The economic outlook of Hong Kong is rebounding gradually. Exports are improving, boosted by demand from China and elsewhere in Asia, noted Scotiabank in a research report. China continues to shape Hong Kong’s economic prospects given that about half of the country’s exports are shipped to mainland China and its retailers rely on mainland tourists’ shopping appetite.

Moreover, household consumption is expected to continue to be a vital source of growth in Hong Kong. Consumer spending is underpinned by wage growth that indicate tight labor market conditions. The economy is close to full employment with the jobless rate at 3.2 percent in March. However, higher local interest rates are expected to hurt consumption growth slightly in the months ahead. Hong Kong’s property investment is likely to decelerate in 2017 but it is expected to be countered by public sector infrastructure outlays.

“Hong Kong’s real GDP growth will likely pick up to 2.2 percent y/y in 2017 and 2.4 percent in 2018 following a 1.9 percent gain last year”, added Scotiabank.

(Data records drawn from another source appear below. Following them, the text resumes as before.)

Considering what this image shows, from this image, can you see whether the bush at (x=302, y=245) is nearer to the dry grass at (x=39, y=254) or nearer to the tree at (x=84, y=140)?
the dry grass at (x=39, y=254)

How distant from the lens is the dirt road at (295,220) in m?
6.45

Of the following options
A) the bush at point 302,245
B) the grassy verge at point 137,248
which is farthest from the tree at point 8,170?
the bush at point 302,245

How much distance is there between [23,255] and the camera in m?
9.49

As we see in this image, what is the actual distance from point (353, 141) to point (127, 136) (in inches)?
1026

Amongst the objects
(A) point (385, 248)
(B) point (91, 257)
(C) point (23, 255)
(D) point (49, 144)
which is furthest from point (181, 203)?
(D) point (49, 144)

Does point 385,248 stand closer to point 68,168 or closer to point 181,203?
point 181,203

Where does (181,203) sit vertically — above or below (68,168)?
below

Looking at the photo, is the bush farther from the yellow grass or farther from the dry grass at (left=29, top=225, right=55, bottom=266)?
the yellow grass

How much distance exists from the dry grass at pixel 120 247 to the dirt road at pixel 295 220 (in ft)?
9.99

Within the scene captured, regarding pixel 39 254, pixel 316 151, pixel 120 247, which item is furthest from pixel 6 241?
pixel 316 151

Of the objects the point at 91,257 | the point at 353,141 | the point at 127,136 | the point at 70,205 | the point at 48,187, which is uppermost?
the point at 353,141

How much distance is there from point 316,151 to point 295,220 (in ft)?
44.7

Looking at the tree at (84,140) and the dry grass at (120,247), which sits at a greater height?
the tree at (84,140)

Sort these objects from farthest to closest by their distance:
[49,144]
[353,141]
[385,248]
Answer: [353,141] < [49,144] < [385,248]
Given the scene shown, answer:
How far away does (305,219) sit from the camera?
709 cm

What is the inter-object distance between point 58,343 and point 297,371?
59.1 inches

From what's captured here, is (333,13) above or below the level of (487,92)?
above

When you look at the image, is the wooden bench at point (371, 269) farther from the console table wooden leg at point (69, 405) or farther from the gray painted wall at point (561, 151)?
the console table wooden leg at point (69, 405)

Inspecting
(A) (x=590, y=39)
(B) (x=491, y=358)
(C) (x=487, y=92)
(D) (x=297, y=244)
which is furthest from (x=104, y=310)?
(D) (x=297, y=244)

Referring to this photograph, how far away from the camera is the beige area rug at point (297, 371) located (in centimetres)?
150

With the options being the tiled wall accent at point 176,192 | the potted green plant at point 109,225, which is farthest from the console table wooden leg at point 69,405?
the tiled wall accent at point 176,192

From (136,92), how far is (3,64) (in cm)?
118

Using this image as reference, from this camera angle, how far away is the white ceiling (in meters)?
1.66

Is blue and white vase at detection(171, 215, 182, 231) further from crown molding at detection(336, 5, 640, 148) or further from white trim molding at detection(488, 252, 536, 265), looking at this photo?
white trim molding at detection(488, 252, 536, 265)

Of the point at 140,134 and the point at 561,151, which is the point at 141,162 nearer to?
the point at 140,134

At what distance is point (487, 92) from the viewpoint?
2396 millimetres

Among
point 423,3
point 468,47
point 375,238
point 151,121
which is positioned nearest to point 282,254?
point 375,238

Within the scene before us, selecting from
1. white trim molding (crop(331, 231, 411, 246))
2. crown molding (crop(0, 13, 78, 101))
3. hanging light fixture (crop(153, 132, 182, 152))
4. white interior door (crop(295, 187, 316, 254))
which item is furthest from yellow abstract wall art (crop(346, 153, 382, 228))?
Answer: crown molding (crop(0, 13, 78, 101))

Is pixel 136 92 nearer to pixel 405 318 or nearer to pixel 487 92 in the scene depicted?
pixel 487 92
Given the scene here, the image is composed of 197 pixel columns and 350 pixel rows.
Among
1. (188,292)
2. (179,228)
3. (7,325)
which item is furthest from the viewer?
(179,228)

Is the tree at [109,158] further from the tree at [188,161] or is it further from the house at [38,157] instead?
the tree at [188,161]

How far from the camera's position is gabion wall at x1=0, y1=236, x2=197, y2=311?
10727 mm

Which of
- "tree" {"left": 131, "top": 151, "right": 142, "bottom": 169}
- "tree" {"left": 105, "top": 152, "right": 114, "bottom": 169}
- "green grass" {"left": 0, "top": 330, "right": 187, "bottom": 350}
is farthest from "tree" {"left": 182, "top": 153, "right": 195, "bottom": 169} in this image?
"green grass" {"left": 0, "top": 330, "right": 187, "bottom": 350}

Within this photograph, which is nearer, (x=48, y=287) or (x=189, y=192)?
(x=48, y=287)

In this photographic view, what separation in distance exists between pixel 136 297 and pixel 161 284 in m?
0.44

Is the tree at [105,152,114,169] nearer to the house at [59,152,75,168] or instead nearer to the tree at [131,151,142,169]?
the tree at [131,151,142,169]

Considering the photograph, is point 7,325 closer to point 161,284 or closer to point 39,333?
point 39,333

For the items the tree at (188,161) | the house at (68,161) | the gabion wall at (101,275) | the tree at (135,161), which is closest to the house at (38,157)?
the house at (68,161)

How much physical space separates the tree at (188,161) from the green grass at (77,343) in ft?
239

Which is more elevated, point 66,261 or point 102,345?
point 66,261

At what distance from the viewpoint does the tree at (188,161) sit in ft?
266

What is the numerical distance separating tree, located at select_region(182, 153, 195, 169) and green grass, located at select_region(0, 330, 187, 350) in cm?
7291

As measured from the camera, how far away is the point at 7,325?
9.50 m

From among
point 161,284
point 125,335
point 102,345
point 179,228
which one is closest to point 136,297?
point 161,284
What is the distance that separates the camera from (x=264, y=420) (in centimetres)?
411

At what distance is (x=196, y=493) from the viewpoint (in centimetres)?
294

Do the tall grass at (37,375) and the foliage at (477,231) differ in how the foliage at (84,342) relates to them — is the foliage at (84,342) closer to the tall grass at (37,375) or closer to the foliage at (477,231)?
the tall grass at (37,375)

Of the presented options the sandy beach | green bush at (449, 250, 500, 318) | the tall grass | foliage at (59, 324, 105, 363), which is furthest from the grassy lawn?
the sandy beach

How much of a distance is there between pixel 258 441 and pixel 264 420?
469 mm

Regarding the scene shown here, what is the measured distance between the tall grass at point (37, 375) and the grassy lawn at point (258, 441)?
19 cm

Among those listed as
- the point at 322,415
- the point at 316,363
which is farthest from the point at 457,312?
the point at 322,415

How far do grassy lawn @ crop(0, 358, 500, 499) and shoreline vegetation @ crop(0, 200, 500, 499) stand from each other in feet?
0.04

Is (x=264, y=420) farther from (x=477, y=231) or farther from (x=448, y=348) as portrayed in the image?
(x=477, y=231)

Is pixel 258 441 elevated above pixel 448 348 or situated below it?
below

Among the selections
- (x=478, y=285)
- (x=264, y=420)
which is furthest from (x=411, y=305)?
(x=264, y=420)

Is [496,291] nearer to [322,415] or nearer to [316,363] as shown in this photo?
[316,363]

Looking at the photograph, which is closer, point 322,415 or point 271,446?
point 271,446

Meanwhile, the Hong Kong Monetary Authority hiked its Base Rate by 25 basis points to 1.25 percent, reflecting the interest rate rise by the U.S. Federal Reserve in mid-March. Hong Kong’s consumer prices had risen 0.5 percent year-on-year in March. Base effects are expected to accelerate inflation rate temporarily to 1.75 percent year-on-year before mid-2017, stated Scotiabank.